**WHAT YOU HAVE TO DO**
Starting at the line that contains "What is the distance from" and continuing through the end of the records, express those lines as a Markdown table with the columns "Row" and "Line", numbering each row and leaving out blank lines.

**EXERCISE MATERIALS**
● ● ●
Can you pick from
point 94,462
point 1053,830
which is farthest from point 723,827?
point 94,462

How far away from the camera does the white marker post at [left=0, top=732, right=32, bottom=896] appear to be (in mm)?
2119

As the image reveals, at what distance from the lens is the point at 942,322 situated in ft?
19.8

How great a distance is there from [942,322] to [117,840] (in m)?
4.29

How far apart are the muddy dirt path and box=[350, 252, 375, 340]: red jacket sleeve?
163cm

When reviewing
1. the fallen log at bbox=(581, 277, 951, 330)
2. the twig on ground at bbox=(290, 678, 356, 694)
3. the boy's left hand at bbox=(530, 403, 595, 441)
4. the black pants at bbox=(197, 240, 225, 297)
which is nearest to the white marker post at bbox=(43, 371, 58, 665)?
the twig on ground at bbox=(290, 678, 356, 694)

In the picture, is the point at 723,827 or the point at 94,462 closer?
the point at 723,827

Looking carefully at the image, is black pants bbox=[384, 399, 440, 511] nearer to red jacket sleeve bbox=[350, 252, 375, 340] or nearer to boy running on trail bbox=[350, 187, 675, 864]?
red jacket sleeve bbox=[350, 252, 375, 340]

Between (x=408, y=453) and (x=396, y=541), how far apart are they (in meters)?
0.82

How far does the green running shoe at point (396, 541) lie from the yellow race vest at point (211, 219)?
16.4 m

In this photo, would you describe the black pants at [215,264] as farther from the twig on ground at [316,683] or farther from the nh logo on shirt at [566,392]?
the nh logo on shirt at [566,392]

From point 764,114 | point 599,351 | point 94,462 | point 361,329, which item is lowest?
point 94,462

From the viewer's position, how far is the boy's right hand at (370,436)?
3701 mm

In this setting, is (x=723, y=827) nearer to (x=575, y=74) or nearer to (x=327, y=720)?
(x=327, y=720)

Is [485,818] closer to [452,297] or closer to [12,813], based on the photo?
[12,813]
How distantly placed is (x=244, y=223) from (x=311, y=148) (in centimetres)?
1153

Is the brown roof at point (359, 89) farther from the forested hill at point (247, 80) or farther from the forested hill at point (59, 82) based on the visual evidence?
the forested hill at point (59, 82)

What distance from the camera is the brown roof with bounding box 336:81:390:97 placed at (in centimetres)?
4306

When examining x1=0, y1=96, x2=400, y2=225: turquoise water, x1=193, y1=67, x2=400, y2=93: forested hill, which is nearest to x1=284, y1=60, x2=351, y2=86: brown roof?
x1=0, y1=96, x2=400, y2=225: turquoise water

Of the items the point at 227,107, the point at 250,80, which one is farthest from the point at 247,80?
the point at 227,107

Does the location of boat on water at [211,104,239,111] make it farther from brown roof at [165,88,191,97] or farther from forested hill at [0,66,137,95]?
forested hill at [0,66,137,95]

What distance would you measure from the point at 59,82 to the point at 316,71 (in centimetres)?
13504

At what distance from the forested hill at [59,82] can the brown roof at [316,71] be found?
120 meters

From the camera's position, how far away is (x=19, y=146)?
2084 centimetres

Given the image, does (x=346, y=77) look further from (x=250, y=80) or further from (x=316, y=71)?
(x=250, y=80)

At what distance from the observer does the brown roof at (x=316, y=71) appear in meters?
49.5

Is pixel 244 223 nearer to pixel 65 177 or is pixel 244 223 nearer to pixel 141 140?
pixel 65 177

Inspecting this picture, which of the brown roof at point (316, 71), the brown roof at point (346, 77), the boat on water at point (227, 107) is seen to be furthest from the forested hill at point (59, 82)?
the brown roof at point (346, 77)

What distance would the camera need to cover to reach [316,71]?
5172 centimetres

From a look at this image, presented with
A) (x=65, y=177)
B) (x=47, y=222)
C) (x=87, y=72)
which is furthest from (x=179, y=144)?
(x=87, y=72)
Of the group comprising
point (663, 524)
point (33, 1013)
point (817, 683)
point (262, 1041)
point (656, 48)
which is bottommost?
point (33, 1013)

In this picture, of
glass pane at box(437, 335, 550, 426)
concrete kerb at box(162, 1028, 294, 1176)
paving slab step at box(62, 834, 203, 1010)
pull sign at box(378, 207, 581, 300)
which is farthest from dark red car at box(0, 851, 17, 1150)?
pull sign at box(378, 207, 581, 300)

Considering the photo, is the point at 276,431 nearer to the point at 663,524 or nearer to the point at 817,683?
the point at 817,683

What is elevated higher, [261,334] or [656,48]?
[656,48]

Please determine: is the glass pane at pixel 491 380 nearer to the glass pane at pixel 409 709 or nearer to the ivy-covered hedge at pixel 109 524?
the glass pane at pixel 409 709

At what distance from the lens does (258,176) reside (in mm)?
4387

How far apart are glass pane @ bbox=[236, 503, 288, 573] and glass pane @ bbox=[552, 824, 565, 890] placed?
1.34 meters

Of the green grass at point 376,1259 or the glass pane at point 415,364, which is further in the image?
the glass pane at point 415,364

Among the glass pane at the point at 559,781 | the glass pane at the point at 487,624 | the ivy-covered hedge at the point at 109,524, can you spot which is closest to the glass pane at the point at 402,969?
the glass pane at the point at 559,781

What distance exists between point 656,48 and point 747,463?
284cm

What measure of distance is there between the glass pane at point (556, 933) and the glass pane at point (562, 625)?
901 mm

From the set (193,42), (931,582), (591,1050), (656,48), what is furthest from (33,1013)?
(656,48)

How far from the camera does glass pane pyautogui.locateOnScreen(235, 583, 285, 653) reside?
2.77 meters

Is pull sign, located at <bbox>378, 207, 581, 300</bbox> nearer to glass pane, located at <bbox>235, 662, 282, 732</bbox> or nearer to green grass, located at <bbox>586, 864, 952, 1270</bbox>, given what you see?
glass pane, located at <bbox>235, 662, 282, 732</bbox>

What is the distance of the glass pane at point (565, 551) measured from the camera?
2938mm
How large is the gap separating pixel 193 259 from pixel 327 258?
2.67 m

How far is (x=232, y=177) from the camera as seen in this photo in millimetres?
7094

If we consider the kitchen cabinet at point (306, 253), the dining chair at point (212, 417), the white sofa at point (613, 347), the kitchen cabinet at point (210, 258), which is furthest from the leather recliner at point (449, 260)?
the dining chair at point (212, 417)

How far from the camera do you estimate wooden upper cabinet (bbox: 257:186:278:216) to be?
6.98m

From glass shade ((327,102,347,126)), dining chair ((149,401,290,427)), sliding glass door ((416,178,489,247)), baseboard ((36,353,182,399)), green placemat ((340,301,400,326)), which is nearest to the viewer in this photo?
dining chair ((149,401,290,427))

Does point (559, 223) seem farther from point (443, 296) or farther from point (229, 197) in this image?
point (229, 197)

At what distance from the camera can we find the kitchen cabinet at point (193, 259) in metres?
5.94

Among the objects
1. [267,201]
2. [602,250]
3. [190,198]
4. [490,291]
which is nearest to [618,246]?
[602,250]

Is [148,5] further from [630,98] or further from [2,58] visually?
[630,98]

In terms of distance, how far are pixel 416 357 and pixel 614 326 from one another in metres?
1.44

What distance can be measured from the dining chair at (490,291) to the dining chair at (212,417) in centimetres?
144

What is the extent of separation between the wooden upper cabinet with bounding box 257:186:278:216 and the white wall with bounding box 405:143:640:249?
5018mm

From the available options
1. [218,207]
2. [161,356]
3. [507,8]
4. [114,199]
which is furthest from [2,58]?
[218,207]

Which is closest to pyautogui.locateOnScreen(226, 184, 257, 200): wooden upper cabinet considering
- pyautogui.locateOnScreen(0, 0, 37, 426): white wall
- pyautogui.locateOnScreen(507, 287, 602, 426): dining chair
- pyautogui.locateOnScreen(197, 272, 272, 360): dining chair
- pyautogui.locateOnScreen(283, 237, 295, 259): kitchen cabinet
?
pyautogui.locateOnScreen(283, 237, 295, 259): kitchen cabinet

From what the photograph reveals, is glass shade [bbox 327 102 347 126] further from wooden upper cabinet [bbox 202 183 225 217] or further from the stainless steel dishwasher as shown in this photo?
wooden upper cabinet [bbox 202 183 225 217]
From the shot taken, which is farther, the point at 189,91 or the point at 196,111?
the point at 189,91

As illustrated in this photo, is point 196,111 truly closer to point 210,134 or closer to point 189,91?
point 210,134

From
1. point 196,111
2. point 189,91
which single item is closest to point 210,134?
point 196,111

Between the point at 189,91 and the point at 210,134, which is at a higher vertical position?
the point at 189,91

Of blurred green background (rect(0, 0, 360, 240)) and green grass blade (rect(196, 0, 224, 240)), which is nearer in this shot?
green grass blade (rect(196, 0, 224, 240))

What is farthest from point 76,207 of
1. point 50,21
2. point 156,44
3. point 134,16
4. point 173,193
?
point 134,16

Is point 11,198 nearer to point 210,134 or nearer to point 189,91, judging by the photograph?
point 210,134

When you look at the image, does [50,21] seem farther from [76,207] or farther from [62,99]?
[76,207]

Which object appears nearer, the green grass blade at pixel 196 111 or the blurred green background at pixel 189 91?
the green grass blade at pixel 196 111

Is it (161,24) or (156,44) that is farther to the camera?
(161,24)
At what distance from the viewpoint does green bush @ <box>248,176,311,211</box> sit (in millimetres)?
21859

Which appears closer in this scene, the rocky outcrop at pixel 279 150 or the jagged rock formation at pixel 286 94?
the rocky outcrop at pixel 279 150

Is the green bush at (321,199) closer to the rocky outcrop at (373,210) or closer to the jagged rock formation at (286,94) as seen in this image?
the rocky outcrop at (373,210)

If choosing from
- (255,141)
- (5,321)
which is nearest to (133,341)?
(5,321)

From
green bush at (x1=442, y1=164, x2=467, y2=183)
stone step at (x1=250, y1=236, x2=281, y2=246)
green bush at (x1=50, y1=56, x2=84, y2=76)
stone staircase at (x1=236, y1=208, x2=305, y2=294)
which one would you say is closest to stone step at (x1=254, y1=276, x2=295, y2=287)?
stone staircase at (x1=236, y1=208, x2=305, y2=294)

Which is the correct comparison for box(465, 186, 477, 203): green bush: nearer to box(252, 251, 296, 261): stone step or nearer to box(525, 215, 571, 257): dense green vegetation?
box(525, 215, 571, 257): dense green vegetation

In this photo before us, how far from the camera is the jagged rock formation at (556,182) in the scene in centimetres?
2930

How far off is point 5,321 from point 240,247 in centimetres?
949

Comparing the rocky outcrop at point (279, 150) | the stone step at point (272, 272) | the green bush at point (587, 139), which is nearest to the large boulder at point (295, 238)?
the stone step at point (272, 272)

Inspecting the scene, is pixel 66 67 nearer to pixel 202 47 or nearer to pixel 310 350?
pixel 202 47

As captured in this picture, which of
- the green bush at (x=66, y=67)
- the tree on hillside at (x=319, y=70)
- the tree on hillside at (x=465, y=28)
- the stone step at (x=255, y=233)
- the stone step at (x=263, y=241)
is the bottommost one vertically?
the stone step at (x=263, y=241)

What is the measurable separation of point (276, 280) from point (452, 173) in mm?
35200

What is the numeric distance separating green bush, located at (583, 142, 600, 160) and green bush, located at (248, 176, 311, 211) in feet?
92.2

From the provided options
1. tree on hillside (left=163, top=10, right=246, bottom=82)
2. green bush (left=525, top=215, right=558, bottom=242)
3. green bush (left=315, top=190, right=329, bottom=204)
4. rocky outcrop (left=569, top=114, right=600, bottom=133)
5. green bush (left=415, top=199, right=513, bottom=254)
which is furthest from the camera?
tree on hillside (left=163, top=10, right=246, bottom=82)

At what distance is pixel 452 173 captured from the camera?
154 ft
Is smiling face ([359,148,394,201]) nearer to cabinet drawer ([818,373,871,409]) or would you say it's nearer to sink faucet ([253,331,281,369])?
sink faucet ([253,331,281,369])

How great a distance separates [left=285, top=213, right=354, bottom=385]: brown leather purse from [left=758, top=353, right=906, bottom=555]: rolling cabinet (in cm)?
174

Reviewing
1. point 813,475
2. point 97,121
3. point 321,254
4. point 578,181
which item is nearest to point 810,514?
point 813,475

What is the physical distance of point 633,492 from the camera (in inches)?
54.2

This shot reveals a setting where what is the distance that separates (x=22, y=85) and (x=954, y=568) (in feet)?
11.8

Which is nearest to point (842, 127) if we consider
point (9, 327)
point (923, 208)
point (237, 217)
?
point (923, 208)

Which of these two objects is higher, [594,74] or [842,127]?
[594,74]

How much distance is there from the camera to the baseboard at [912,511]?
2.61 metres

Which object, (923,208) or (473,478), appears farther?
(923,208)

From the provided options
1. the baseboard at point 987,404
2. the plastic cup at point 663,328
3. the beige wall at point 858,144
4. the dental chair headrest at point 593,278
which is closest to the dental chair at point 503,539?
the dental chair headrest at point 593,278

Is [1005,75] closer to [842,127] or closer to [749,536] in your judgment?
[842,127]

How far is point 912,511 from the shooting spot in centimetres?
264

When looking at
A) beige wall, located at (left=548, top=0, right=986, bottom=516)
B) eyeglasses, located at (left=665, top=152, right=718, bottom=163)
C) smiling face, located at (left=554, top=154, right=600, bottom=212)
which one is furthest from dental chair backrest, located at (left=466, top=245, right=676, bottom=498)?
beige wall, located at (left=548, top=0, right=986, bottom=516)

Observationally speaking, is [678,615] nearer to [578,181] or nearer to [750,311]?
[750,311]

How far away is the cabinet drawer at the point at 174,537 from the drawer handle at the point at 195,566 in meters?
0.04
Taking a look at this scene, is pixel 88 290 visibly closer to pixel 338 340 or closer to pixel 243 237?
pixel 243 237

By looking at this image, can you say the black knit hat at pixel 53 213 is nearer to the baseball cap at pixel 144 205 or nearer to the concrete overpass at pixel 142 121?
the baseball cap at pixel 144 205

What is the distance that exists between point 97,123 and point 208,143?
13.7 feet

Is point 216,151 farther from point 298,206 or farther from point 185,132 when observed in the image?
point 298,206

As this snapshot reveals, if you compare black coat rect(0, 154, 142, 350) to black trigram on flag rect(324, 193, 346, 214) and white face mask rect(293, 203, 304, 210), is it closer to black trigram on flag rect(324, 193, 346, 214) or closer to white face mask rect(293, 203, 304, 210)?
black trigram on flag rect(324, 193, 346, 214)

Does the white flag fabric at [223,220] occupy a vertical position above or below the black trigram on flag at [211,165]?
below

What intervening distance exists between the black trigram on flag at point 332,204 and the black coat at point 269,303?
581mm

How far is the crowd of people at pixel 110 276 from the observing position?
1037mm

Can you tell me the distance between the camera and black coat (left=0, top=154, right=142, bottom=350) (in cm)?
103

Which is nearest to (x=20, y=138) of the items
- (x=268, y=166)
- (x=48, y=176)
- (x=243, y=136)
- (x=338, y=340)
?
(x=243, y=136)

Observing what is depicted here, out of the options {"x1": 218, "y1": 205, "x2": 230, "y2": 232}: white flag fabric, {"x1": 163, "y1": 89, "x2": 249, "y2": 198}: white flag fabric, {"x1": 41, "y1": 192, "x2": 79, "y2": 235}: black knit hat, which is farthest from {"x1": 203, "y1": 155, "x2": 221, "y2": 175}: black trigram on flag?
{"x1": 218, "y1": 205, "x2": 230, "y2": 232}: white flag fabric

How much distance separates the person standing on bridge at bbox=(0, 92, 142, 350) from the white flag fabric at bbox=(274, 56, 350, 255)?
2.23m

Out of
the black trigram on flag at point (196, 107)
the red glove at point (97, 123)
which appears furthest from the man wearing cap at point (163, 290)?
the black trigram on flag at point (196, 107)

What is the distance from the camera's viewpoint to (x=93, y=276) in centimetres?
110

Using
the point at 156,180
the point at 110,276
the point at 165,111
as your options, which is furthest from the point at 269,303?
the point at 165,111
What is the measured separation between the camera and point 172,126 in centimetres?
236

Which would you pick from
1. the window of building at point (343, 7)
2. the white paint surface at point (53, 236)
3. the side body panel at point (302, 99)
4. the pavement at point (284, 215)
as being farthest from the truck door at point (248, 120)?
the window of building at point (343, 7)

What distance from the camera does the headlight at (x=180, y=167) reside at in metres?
● ● ●
**EXPECTED OUTPUT**
| Row | Line |
|---|---|
| 1 | What is the distance from the camera's viewpoint to (x=93, y=276) in centimetres? |
| 2 | 110 |
| 3 | Using |
| 4 | the point at 156,180 |
| 5 | the point at 110,276 |
| 6 | the point at 165,111 |
| 7 | as your options, which is furthest from the point at 269,303? |
| 8 | the point at 165,111 |
| 9 | What is the measured separation between the camera and point 172,126 in centimetres? |
| 10 | 236 |
| 11 | Which would you pick from |
| 12 | 1. the window of building at point (343, 7) |
| 13 | 2. the white paint surface at point (53, 236) |
| 14 | 3. the side body panel at point (302, 99) |
| 15 | 4. the pavement at point (284, 215) |
| 16 | as being farthest from the truck door at point (248, 120)? |
| 17 | the window of building at point (343, 7) |
| 18 | What distance from the camera does the headlight at (x=180, y=167) reside at in metres? |